Okay, so yesterday was my first experience in (circular) sawing a piece of MDF and - despite the info I have read regarding such - I still couldn't believe all of the dust particles lingering in the air for a decent period of time after finishing the cut.

My novice-level question is this . . . What methods do you use to try to aleviate (as much/best as possible) the lingering airborne MDF dust particles after a cut is made - be it with a saw, a router, etc.??



Looking forward to furthering my education with your responses, insight and ideas.


:smile:


----------



## captainawesome (Jun 21, 2012)

I've tried a lot of different options and this is the best I've found... cut it outside... in a disposable jumpsuit... then throw away the tool...

All kidding aside, this stuff is best cut outside for the reason you mentioned, but whenever I have to do some cutting inside I use a lot of dust collection. Take extra time setting up a shroud or hood of some sort that will surround where the cutting is taking place. I usually run my dust collection with a big gulp hood, and my shopvac with the hose held right up to the cut.

I always run a 20x20 box fan with a furnace filter behind it to catch as dust as possible floating around the shop.


----------



## Dave Paine (May 30, 2012)

MDF is not pleasant to work with. As you experienced it makes a huge amount of dust. No chips, all dust.

Do a search for posts by forum member Marv in the Dust Collection forum. Marv works a lot with MDF and so has needed to improve dust collection over time.

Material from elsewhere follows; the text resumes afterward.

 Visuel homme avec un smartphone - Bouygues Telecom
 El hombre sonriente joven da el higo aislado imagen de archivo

We cannot always work outside, so we need to do the best we can to cleanup the inside air.

I use a combination of my dust collection system a Jet Cannister 1 1/2HP unit and a Jet AFS-1000B air filter/cleaner.

The dust collection system collects the vast majority of the debris and dust from my router table, planer, bandsaw, and drum sander with little airborne dust.

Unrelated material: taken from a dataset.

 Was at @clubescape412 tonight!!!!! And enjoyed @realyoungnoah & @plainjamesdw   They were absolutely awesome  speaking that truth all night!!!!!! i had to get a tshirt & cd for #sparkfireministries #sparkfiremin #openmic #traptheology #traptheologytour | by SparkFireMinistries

The table saw manages to make some airborne dust, since I do not have overhead dust collection. Marv made a nice system for his table saw.

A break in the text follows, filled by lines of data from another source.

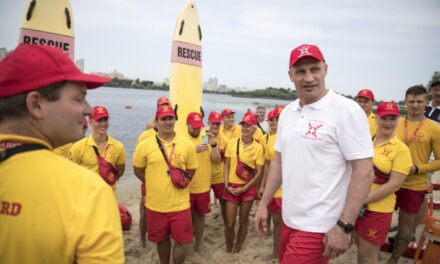 Рятувальник на воді: голова столиці «приміряв» на себе іншу професію (відео)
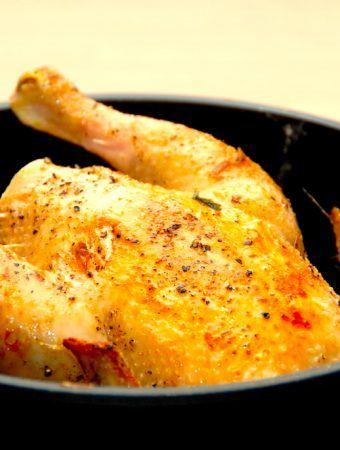 Kylling i gryde: Grydekylling med en god brun sovs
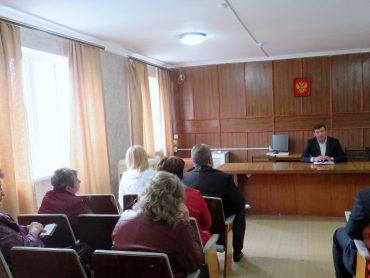 Единороссы проводят встречи с избирателями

My lathe makes the most debris and when sanding a turning, the most dust.

I mounted the air cleaner about the lathe. With the dust collection and air filter/cleaner on, I am not noticing airborne dust when sanding. 

If you get an air filter/cleaner, and look at the inlet filter, it is good to know these particles are in the unit and not in your lungs.


----------



## Fred Hargis (Apr 28, 2012)

captainawesome said:


> I've tried a lot of different options and this is the best I've found... cut it outside...


That's the only I'll deal with as well (I'll add: on a windy day). The one exception might be with my tablesaw where I have an overblade dust pickup. then the dust just clogs my DC's filter; which I guess is still better than having it all over the shop.


----------



## CaptainMarvel (Nov 16, 2012)

Trouble is, I live in somewhat of a tight neighborhood with an overly annoying HOA. 
Not sure how well received being out in the open - out in front of my house/garage - would be. 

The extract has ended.